Three Bedrooms in Manhattan (New York Review Books Classics)

Three Bedrooms in Manhattan - Georges Simenon, Marc Romano, Lawrence G. Blochman, Joyce Carol Oates A very strange and uneven Simenon. At first, the premise is intriguing: a man, François Combe, leaves his flat due to the noise his neighbor and his neighbor’s odd guest make. How Simenon handles city life—and here, more especially, the pulse and feel of Manhattan—is very acute in the opening scenes: how through the thin walls one can “know” one’s neighbors, their inner psychologies, their demons, all without having met them in the flesh; how the city streets become a theatre on which an individual can enact and try to avoid his or her turmoil; how public spaces allow for the private to be dramatized rather than hidden from view.

The latter is the most interesting to me as far as how Simenon handles this: despite the title’s emphasis on interior, private scenes, it is the more public scenes depicting Combe’s increasingly intimate (and, in my reading, increasingly inorganic) relationship with Kay that makes this novel both Simenon and not-Simenon.

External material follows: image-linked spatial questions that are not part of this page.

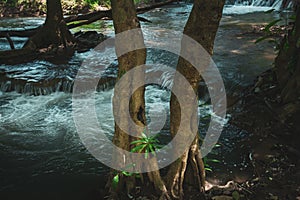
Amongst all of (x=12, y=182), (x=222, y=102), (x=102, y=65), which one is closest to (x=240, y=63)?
(x=222, y=102)

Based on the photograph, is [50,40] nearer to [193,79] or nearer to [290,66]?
[290,66]

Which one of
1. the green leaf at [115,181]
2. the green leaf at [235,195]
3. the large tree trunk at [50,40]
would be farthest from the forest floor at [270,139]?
the large tree trunk at [50,40]

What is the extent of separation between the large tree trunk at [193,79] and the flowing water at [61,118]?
770mm

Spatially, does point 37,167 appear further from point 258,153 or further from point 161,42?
point 161,42

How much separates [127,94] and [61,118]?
3568mm

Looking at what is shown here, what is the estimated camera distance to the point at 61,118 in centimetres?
643

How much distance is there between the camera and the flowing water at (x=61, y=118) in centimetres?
437

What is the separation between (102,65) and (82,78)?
1.02 meters

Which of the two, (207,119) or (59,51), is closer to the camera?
(207,119)

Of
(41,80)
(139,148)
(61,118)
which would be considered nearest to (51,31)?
(41,80)

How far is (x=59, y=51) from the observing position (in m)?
9.59

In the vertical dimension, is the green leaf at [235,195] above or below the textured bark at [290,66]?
below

While there is a stress on psychology, as David suggests, there is too much in the latter part of the novel which results in a very uneven pace, especially for such a short work. I also found the chamber drama and at times claustrophobic dialogue between Combe and Kay to be cliched, oftentimes reminding me of Godard’s films (e.g., Une femme est un femme, Masculin féminin) but without the certainty of Simenon playing with noir and American genres of pulp. Instead, it feels almost as if Simenon is embracing these rather than playing them off and against one another as he does so well at the start of Three Bedrooms... which ultimately sees the narrative fall quickly into disorder.

This is definitely a worthy read, but it also is in no way indicative of Simenon’s major themes or concerns in his more successful fiction. In many ways, this feels like an experiment that half works and half doesn’t: for a writer as prolific as Simenon, perhaps we should applaud him for that rather than begrudge it.